ADP (ADP-$86.67) is the world’s largest provider of human resources management and software services. The company — with 300 clients, 125 employees and $400,000 in revenues — went public in 1961 with a 100,000-share IPO at $3. Frank Lautenberg, who had become CEO of ADP in 1952 and quite wealthy, continued as chairman and CEO until elected to the U.S. Senate from New Jersey in 1982. By 1993, each $3 share had evolved into 144 shares, worth a total of $7,000. That’s just slow, not boring. Today, after several splits, that original share is worth about $94,000. That’s not boring, either.
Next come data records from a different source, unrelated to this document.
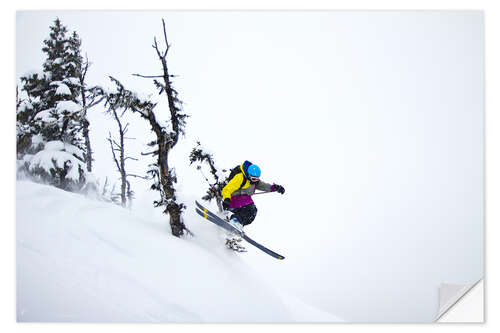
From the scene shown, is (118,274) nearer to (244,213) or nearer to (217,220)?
(217,220)

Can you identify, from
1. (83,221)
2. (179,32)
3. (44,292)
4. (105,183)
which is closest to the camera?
(44,292)

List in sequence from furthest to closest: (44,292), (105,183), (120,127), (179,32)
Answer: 1. (105,183)
2. (120,127)
3. (179,32)
4. (44,292)

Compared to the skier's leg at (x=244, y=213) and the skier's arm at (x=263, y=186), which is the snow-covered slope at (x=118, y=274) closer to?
the skier's leg at (x=244, y=213)

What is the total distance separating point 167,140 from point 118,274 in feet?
6.27

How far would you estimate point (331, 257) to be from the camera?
5207 mm

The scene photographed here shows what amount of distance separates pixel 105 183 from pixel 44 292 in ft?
6.96

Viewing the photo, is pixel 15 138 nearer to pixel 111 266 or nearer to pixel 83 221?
pixel 83 221

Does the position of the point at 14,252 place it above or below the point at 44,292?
above

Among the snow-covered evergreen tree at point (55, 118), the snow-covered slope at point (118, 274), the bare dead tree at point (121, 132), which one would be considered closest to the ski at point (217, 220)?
the snow-covered slope at point (118, 274)

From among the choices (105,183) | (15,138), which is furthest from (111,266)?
(15,138)

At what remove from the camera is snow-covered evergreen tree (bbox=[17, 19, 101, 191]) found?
4504 millimetres

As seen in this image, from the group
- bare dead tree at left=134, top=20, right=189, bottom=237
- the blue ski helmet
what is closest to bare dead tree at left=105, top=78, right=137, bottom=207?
bare dead tree at left=134, top=20, right=189, bottom=237

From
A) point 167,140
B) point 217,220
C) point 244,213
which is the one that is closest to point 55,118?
point 167,140

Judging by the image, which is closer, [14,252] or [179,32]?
[14,252]
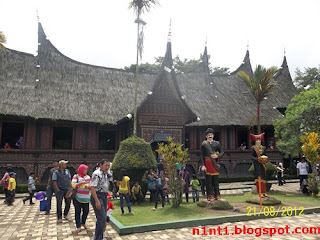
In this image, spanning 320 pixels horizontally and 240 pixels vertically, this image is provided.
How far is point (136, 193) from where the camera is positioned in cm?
1005

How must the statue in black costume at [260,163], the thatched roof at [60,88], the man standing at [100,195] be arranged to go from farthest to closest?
the thatched roof at [60,88]
the statue in black costume at [260,163]
the man standing at [100,195]

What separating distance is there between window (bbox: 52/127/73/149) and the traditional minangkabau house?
7cm

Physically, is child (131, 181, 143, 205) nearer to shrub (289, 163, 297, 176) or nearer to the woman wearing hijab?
the woman wearing hijab

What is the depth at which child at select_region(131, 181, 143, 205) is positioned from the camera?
32.5 feet

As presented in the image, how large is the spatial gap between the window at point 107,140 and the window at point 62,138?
220cm

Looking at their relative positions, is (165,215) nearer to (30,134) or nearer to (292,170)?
(30,134)

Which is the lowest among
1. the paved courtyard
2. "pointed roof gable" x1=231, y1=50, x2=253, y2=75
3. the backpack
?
the paved courtyard

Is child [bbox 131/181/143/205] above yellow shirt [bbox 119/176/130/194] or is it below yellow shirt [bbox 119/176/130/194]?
below

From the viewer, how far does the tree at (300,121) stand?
13.7 metres

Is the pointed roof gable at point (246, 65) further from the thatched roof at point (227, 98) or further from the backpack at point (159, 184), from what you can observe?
the backpack at point (159, 184)

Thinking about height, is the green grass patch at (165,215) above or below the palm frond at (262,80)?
below

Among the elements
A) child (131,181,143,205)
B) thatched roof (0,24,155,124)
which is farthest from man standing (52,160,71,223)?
thatched roof (0,24,155,124)

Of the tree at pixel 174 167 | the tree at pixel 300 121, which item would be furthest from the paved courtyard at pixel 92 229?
the tree at pixel 300 121

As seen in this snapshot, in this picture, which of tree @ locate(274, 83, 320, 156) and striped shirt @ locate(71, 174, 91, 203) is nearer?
striped shirt @ locate(71, 174, 91, 203)
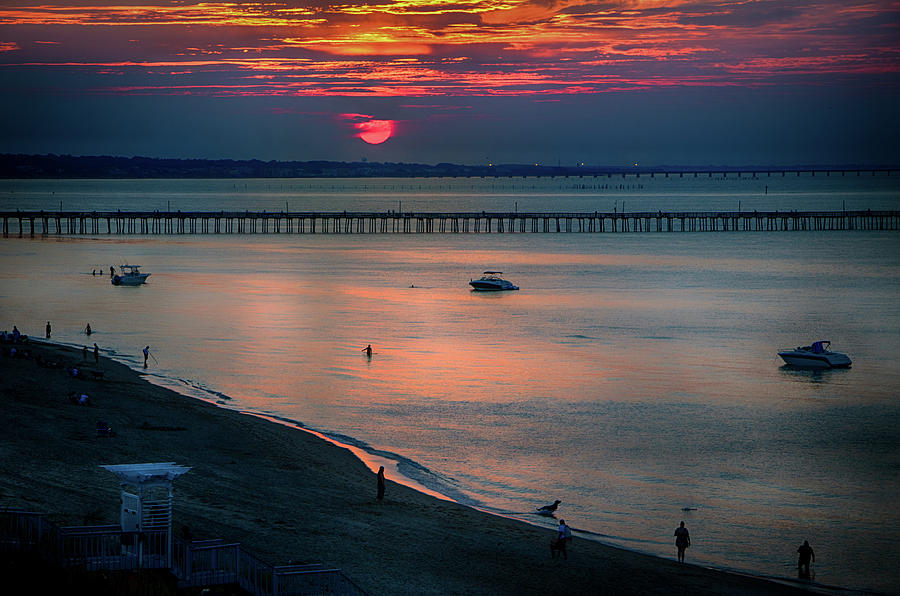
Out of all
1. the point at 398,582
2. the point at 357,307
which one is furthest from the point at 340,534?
the point at 357,307

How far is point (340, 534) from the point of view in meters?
23.2

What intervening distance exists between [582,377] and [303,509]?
24543 millimetres

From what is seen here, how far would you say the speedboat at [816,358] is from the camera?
51188 millimetres

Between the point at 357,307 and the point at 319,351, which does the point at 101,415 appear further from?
the point at 357,307

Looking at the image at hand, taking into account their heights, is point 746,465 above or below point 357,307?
below

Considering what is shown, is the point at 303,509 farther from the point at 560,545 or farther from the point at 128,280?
the point at 128,280

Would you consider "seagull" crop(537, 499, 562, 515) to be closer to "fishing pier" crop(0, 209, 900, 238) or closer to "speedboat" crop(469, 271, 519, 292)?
"speedboat" crop(469, 271, 519, 292)

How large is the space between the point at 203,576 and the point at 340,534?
6038 mm

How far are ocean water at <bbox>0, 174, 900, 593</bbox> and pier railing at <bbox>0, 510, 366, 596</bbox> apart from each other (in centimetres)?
1000

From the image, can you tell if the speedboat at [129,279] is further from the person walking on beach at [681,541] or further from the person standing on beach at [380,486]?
the person walking on beach at [681,541]

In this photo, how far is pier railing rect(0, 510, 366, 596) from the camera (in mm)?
16938

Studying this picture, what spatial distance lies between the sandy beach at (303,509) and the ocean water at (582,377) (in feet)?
6.74

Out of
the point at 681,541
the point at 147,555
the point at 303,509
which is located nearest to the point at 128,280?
the point at 303,509

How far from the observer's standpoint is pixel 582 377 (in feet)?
156
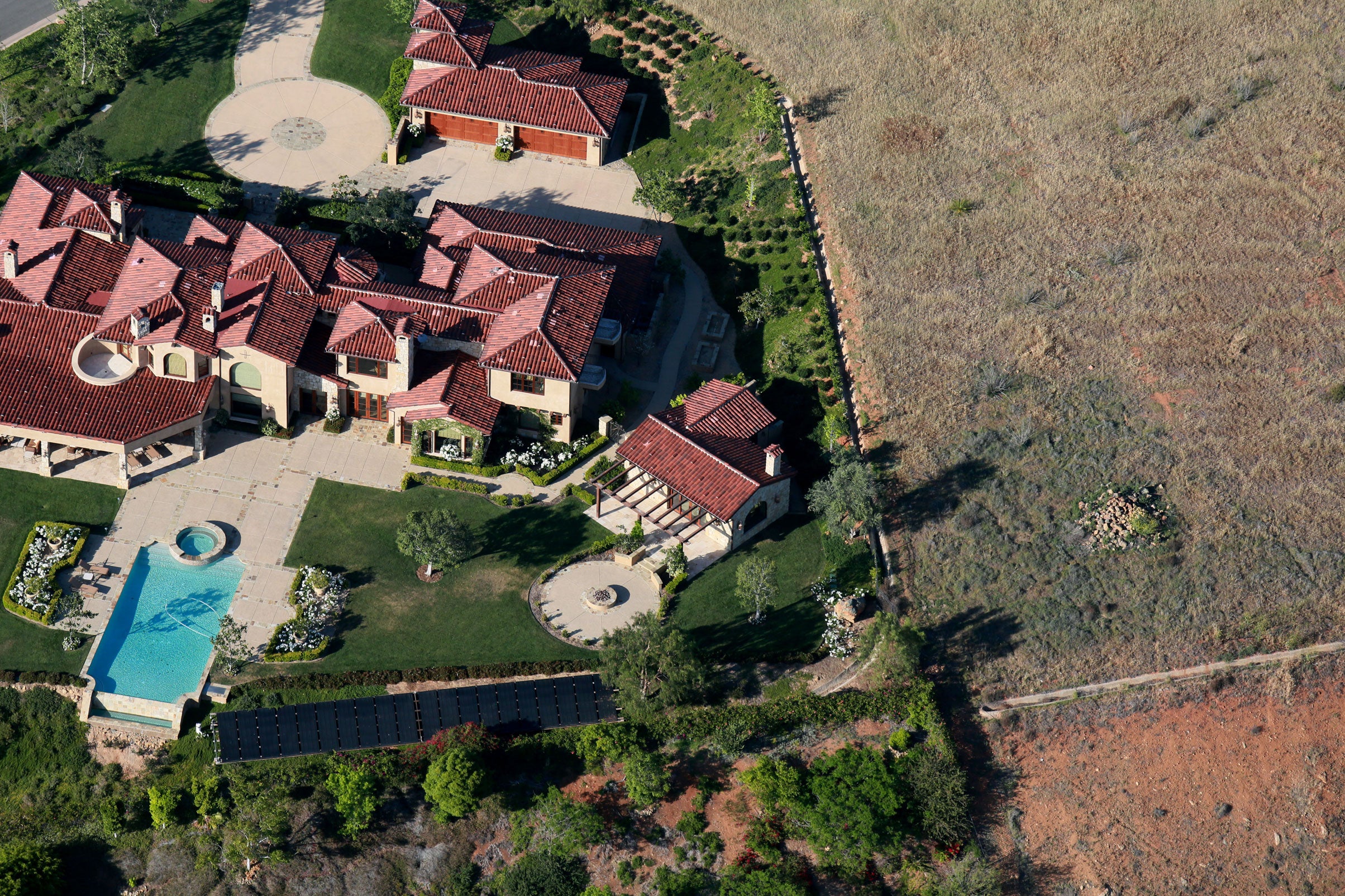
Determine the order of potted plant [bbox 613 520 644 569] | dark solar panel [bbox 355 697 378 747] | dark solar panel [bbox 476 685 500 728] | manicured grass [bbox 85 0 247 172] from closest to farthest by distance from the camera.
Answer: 1. dark solar panel [bbox 355 697 378 747]
2. dark solar panel [bbox 476 685 500 728]
3. potted plant [bbox 613 520 644 569]
4. manicured grass [bbox 85 0 247 172]

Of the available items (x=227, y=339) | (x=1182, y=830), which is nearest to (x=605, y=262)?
(x=227, y=339)

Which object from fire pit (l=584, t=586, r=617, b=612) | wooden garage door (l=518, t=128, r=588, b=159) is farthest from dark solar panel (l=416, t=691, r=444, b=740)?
wooden garage door (l=518, t=128, r=588, b=159)

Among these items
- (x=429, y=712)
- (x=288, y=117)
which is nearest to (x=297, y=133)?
(x=288, y=117)

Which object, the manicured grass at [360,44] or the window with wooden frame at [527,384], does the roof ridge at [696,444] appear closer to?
the window with wooden frame at [527,384]

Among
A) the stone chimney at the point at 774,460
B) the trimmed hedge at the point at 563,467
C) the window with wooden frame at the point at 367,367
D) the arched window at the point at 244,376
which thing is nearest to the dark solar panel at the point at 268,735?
the trimmed hedge at the point at 563,467

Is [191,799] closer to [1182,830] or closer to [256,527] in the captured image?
[256,527]

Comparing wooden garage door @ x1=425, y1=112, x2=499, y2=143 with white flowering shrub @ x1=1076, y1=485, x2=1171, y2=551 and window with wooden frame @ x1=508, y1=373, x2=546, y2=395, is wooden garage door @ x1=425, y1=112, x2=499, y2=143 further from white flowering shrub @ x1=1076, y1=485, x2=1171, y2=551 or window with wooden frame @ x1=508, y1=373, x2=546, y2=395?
white flowering shrub @ x1=1076, y1=485, x2=1171, y2=551
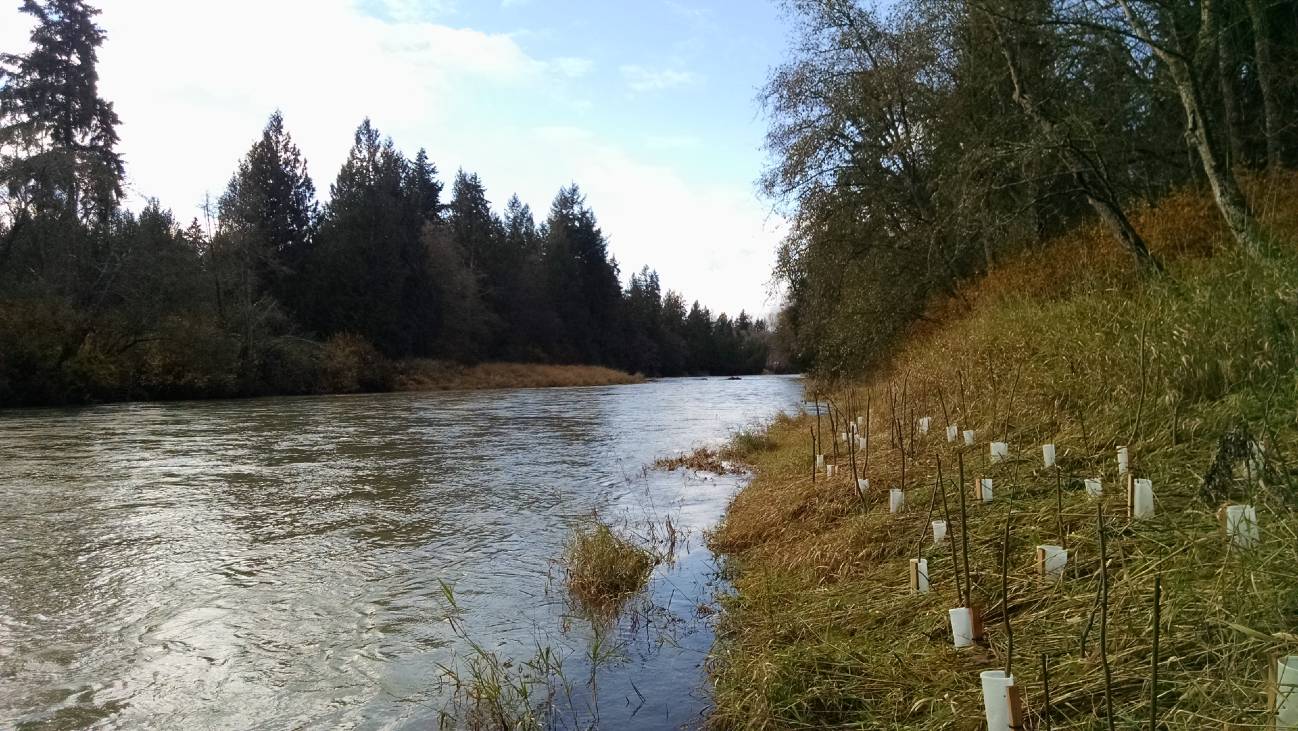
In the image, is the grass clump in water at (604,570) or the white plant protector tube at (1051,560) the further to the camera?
the grass clump in water at (604,570)

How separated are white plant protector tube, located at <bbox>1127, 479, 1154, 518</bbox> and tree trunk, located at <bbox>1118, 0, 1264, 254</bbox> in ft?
12.3

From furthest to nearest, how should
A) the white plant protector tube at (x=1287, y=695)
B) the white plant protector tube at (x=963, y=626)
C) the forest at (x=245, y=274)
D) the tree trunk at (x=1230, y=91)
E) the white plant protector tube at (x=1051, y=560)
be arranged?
the forest at (x=245, y=274)
the tree trunk at (x=1230, y=91)
the white plant protector tube at (x=1051, y=560)
the white plant protector tube at (x=963, y=626)
the white plant protector tube at (x=1287, y=695)

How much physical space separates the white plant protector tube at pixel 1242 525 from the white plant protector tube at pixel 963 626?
3.10ft

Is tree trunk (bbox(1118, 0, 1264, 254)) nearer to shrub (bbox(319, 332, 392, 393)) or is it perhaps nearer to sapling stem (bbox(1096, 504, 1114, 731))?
sapling stem (bbox(1096, 504, 1114, 731))

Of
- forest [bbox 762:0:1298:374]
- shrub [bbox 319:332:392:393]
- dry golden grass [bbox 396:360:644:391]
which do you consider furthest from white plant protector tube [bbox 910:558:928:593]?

At a glance, ADP seems to be among the most monotonous, uneventful and dull companies listed on the Big Board. But this year, ADP, with more than 610,000 clients, should report record revenues of $11.8 billion, report record share earnings of $3.25 and pay a record dividend of $2.12. Though new growth from payroll clients is slow, management has increased its customer base by 3 percent annually during the past decade. This was possible because 28 percent of ADP’s revenues now derive from overseas expansion, which was initiated 10 years ago. Today ADP does business in 111 countries, and overseas growth is expanding at 8 percent a year.